Studying children sort of fits in here too but I have been a researcher - with newborns, infants and 5 year olds. The main difference is that researchers are working with populations that need not communicate what is "wrong" and we just need to find ways to measure what communication IS there.

Research comes in many forms - studying individuals or groups, short term or long term studies, and combinations of the forms.

How do we know what changes occur say from year 1 to year 2? We can study the same child for the year or we can look today at a 1-year-old and also look at a 2-year-old and measure the differences. Studying the same person over time is called longitudinal research. Studying the two different children is called cross-sectional research. Both are valid types of research.

Much of what we learned about development in the past came from longitudinal studies, mainly at universities, and which were funded for decades. Going back to the last post, can you see how the investigator can have a biased approach? Not to say they did or that the research was flawed, but when you study the same people over time you, as the investigator, are now part of that person's life and being the one studied is part of the persona of the people in the study.
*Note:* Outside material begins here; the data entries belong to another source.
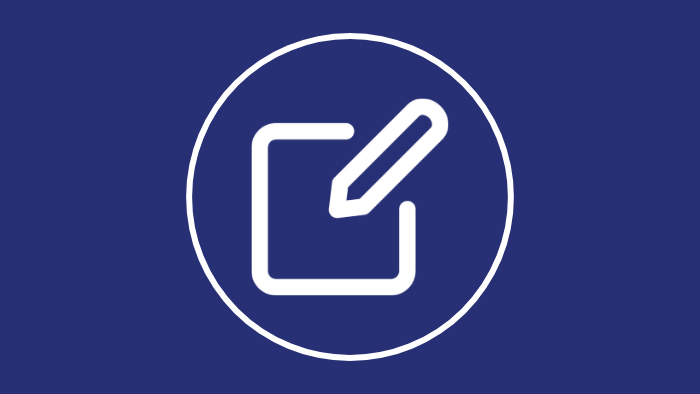 Decorative Icon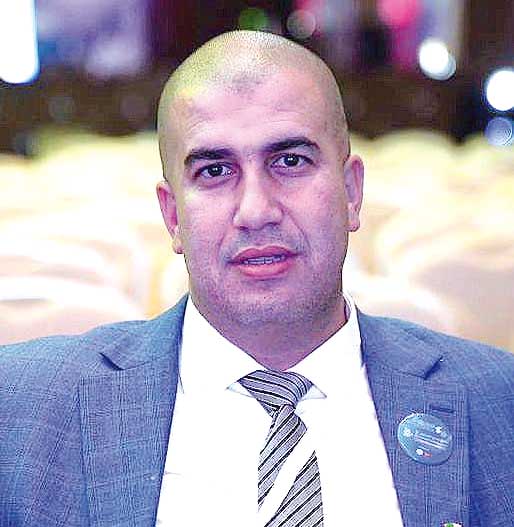 نحو هندسة الابتكار وتعزيز الاقتصاد المستدام بالجزائر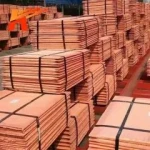 C11000 Electrolytic Copper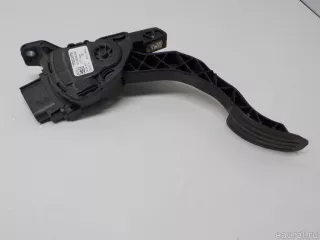 31329058 Volvo Педаль газа Volvo XC70 3 Арт E40708167, вид 1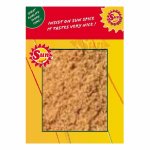 Sun Spice Dhania Powder Coriander 50GR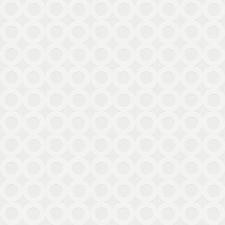 Обои Marburg Patent Decor Laser 9562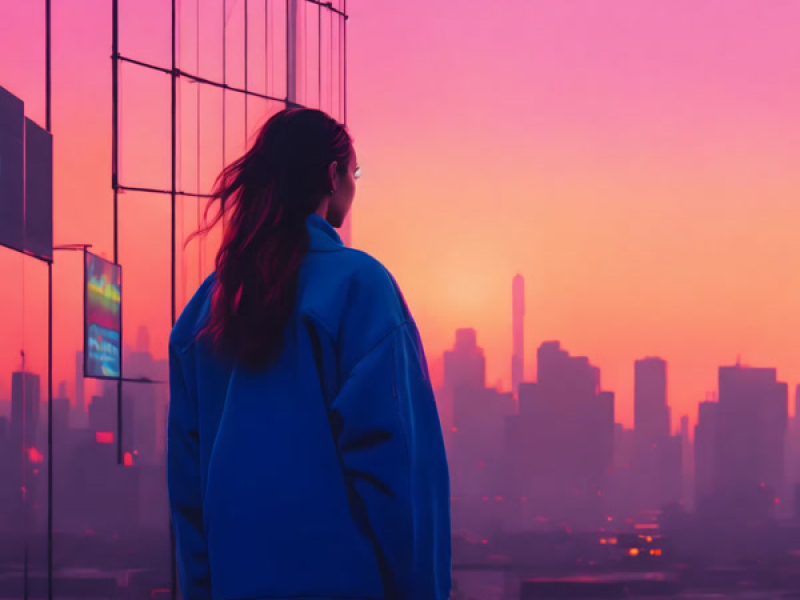 En Cada Latido (Single)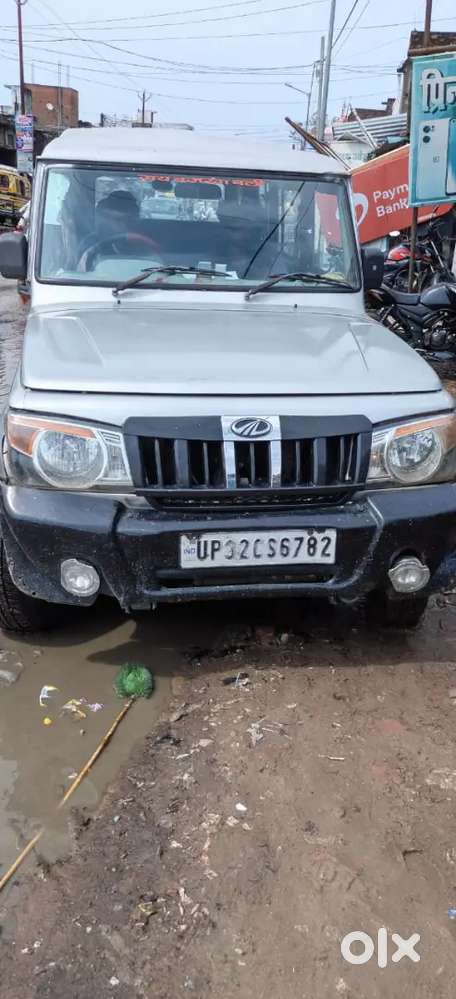 2009 Model Hai 2029 Tak Paper Ok Hai Mast Condition Hai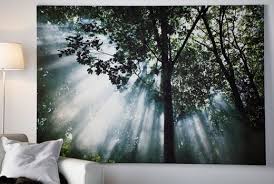 15 Ideas Of Ikea Canvas Wall Art Wall Art Ideas Ikea Wall Art Online Wall Art Ikea Canvas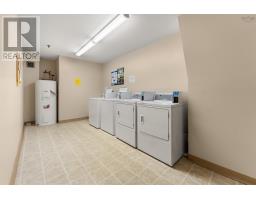 346 281 Windmill Road, Dartmouth, NS B3A4P9 Photo 27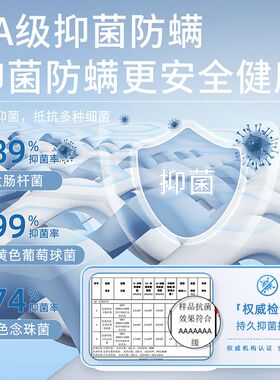 零听可喝水防晒口罩护颈女防紫外线遮阳医美轻薄透气骑行冰丝面罩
Cross-sectional research is less affected by long term biases but the draw back here is that the researcher is studying two different children with all that entails. Getting two different yet "matching" groups of individuals is done statistically. Factors are matched as best they can be- such as family make-up, education levels of parents, type of neighborhoods lived in, etc.

All research has flaws and all researchers have flaws - we are all human. But the knowledge we have gained over the decades from all kinds of research and researchers has led to an understanding of child development.

Another caveat - gains in technology have led to gains in the study of humans. For example, when I was in college, child development was a relatively small field of research and there were few text books on the subject! When I was in graduate school, researchers were finding ways of studying infants; some were looking at perception and language development and very few were interested in fathers! Now infancy, fathers, prenatal, early postnatal, and language and perception are major fields of study.

Just imagine what we will know in the future.